— Интересно. А что, сетевая почта у нас не работает? И зачем ты принес это мне?
Сергей поднял на Лиэлл серьезный взгляд.
— Позови Фрэнка и Пола, пожалуйста, и я объясню.
Лиэлл пожала плечами, но просьбу выполнила. Коулс оказался в кабинете через пару секунд — ему всего-то нужно было открыть дверь и войти, спустя несколько минут подошел и Ардорини. Лиэлл широким жестом пригласила всех устроиться поудобнее в креслах, а сама, с молчаливого согласия Сергея, подключила байткристалл. Включился голографон, и перед ними возник черноволосый мужчина с цепкими темными глазами.
— Рик! — вырвалось у Фрэнка.
— Приветствую тебя, Сергей, — улыбнулся Кессини. — Здравствуйте, сеньора Лиэлл. Вы смотрите сейчас запись, удивляясь, откуда я знаю, что вы тоже слушаете меня. Когда пару месяцев назад я увидел вас вместе с Сергеем, в одном из ваших интервью из Института Мозга, я тоже был изумлен теснотой этого мира. Потом немного понаблюдал, сделал пару запросов, сопоставил факты и понял, откуда у парня эти поразившие меня способности. А еще я узнал, что он почти всегда находится рядом с вами, поэтому и отправляю бандероль на его имя по адресу принадлежащего вам дома.
Я понял, что это благодаря вам он в свое время не поддался разрушительному воздействию известных нам с вами созданий. И я решил, что теперь знаю, кому передать сведения, которые могут помочь создать защиту для всего человечества Земли.
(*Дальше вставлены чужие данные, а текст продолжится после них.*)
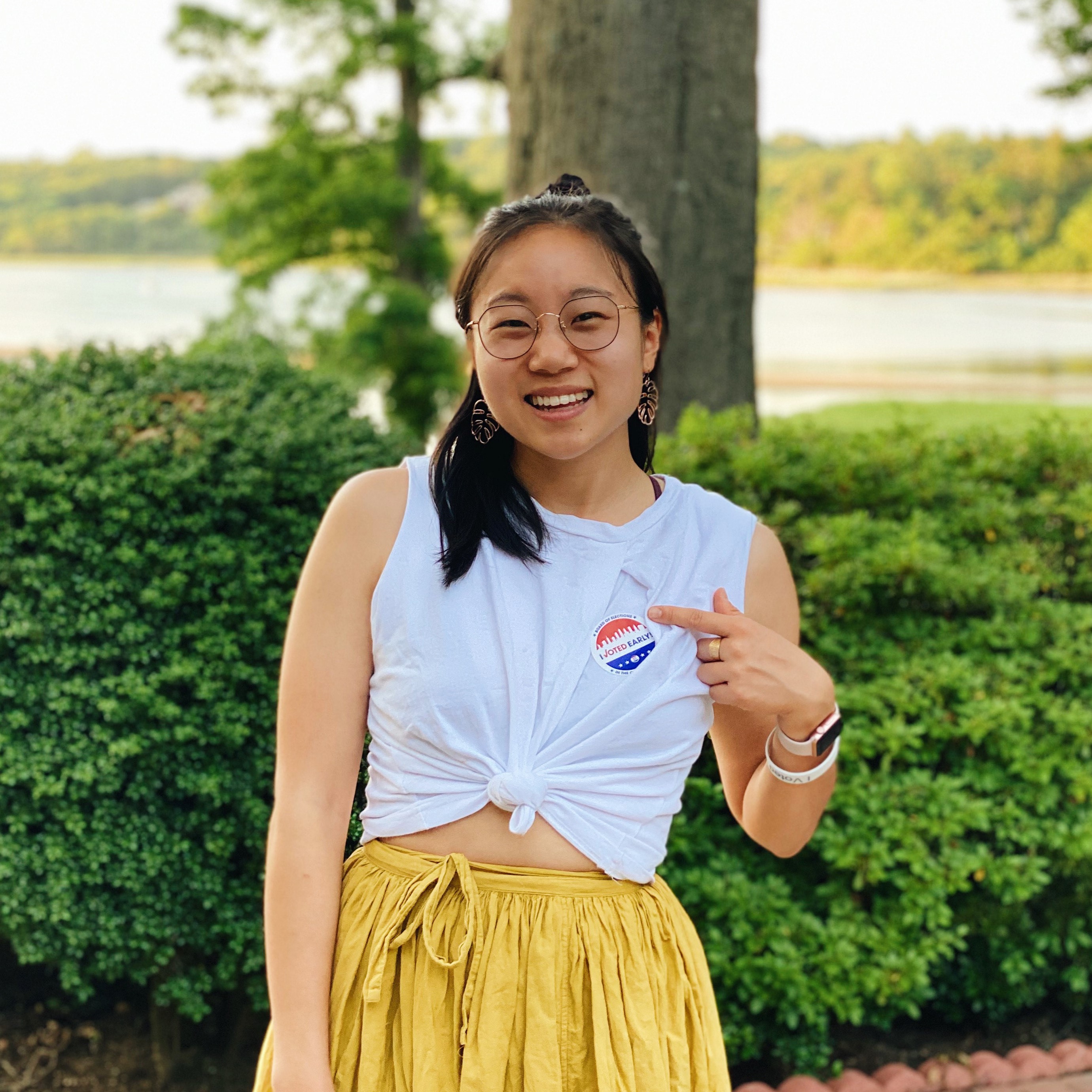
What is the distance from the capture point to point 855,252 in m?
59.7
Передача этой информации кому бы то ни было — смертный приговор мне. Поэтому я делаю эту запись, только будучи уверенным, что спустя сутки все равно буду мертв.
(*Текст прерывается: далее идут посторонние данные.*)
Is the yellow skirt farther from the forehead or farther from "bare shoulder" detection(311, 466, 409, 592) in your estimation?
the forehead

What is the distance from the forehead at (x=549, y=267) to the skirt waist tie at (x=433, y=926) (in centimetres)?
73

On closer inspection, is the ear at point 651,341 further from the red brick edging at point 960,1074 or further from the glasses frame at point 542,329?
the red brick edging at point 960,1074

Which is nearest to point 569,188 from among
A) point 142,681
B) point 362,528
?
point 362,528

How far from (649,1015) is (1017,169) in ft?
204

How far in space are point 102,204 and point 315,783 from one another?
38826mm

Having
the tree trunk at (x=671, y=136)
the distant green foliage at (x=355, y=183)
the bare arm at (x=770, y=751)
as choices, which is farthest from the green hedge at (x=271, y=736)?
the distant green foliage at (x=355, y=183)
Лиэлл коротко прерывисто вздохнула. Сергей взглянул на нее, заметив также, как серьезен и бледен был Фрэнк, как сжались кулаки Пола.
— Сейчас я сообщу вам код, с помощью которого вы сможете открыть самую обыкновенную ячейку камеры хранения на Римском аэротерминале. Я воспользовался старой системой кодирования, так как знал, что открывать камеру буду не я. А жертвовать вам свой глаз, при всем моем уважении, я не хочу, — мимолетная улыбка тронула полные губы. — Там вы получите электронный ключ от сейфа в Спейс-Банке на проспекте Гарибальди. В сейфе — байткристаллы с записями исследований астерита. Что это такое — вы поймете, изучив записи. Образец астерита лежит там же. К сожалению, больше мне не удалось получить. По правде говоря, и этот образец не должен был оказаться у меня. Скажу только, что этот образец попал ко мне прямиком из контейнера, переданного Двадцать третьей Межзвездной экспедицией. Итак, код ячейки камеры хранения… — медленно произносимую комбинацию букв и цифр записывал в свой браслет Ардорини, а Лиэлл беззвучно шевелила губами, повторяя ее про себя.
Кессини посерьезнел, наклонился вперед, будто старался выйти за пределы голограммы.
— Сеньора, я верю, что вы и ваш институт сможете сделать для нас всех то, что Харах не смог сделать для себя. Астерит — ключ к защите от ментальных атак телепатов для людей. Думаю, он хранит еще много секретов, которые вы сможете открыть. Я доверяю вам больше, чем самому себе, сеньора. Желаю удачи! Если Фортуна, наконец, отвернулась от меня, то пусть она теперь пребудет с вами.
Запись закончилась, голограмма погасла. Лиэлл поднялась, опираясь на стол, как будто ей тяжело далось это простое движение.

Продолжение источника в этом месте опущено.